The four concepts are distinct but interrelated.
- A representation is an assertion of fact that is given by one party to another party to induce that party to enter into a contract, close on the contract, accept the risks inherent in the deal, or take some other action. If the representation of fact is untrue, it is inaccurate, and the remedies for misrepresentation set forth in the contract are available, which could include undoing the contract. The contract sets the remedies.
- A warranty is a promise that the facts asserted are true, which is impliedly supported by a promise to make it right if it isn’t true. If the warranted facts are untrue, it is a breach of contract, which, technically, is different than misrepresentation.
- A covenant is a promise made by a party to take certain action, or refrain from acting. Not doing as promised is a break of contract, and the contract will usually say specifically what the remedies are.
- A condition is a fact that must be true or an event that must have occurred before a party’s obligations or rights are triggered.

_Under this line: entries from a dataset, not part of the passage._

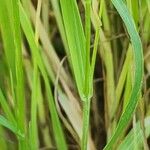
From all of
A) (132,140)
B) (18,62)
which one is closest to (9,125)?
(18,62)

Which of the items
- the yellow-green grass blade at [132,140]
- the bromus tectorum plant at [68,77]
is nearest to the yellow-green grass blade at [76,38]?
the bromus tectorum plant at [68,77]

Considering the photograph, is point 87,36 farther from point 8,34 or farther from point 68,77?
point 68,77

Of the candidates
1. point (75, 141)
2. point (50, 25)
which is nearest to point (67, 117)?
point (75, 141)

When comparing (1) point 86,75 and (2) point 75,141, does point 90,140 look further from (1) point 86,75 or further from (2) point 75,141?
(1) point 86,75

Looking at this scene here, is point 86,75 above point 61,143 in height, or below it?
above

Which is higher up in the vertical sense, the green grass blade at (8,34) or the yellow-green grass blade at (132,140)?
the green grass blade at (8,34)

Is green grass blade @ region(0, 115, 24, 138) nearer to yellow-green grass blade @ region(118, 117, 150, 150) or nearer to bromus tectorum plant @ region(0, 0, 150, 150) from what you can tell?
bromus tectorum plant @ region(0, 0, 150, 150)

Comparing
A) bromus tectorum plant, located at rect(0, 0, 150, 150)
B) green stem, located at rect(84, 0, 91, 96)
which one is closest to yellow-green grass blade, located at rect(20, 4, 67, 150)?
bromus tectorum plant, located at rect(0, 0, 150, 150)

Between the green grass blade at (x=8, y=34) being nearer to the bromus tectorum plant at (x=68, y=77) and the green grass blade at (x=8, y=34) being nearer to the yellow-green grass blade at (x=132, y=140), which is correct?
the bromus tectorum plant at (x=68, y=77)

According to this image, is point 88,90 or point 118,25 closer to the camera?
point 88,90
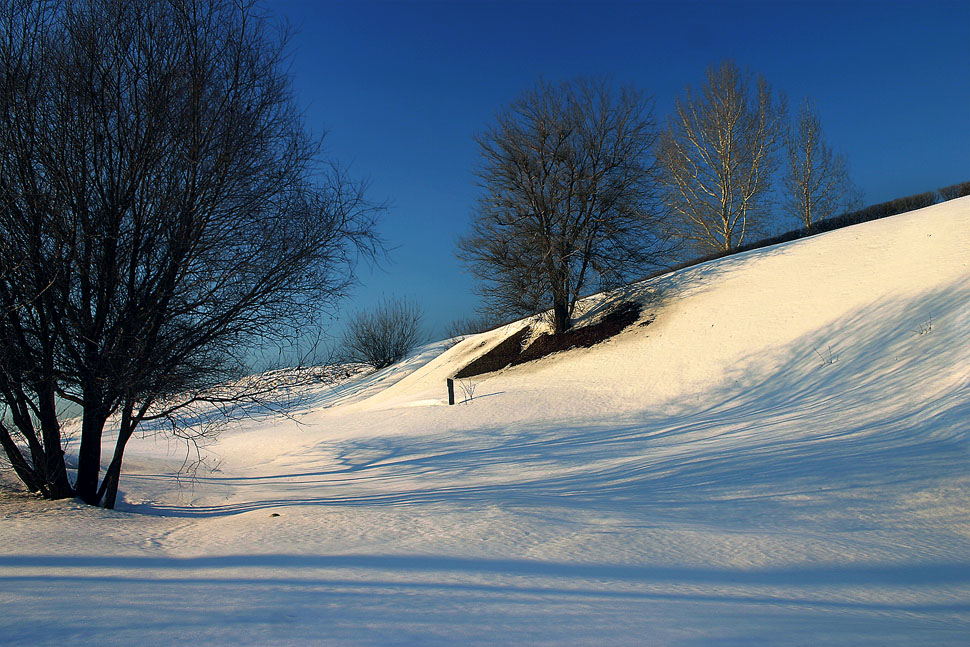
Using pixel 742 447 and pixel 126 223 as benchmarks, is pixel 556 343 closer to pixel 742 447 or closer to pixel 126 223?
pixel 742 447

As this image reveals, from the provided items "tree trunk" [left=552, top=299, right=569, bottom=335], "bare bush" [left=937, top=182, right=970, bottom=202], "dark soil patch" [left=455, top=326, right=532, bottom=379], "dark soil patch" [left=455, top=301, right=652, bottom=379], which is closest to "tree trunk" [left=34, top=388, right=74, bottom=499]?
"dark soil patch" [left=455, top=301, right=652, bottom=379]

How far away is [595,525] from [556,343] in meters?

Representations and warranties, while technically different concepts, are so closely related to each other in practicality that it is excusable that the two words are written and spoken as a couplet, as with “over and done” and “peace and quiet.” Some commentators point out differences, such as that the former is about the past and the latter is about the future. At the end of the day, though, the distinctions are not important. Courts often ignore the difference between the two terms, and a contract usually provides the same remedies for both.
Quite a bit is going on with representations and warranties in a corporate acquisition agreement. They apportion risk. They create direct claims in the case of inaccuracy. They form the basis of the parties’ indemnification obligations. And, they are informational. The disclosure schedules that lay out the exceptions to the statements of fact will often increase the size of the document to the width of the Hamilton biography or beyond, because it’s in the schedules that the details of the to-be-acquired company are set forth, dialoguing with the legal, financial tax due diligence that the acquirer has undertaken.
Covenants are often intermingled with the representations and warranties – for example, when the party represents and warranties that certain facts will be true at some moment in time in the future. This is not usually a conscious choice, and for a variety of good reasons (often having to do with clarity as to what remedies apply to what breaches), mixing these concepts together should be avoided. It is best to keep the future – the realm of covenants — separate from the present and past – the realm of representations and warranties.
Conditions in a contract are critical because they provide the “outs” that a party needs to have in something as complex and nuanced as a corporate acquisition agreement or the contract to purchase an office complex. The list of things which must be true to finally and inalterably bind a party to close on such a deal is long, and among the most important of them will be that the reps and warranties are accurate as of the closing date and that all actions that the other party has covenanted to take have been taken.
Some say that the only time contracts are necessary is when everything is falling apart. If that is true, then representations and warranties, covenants, and conditions – and the thick disclosure schedules and indemnification and remedy provisions they spawn – are truly at the beating heart of the business deal.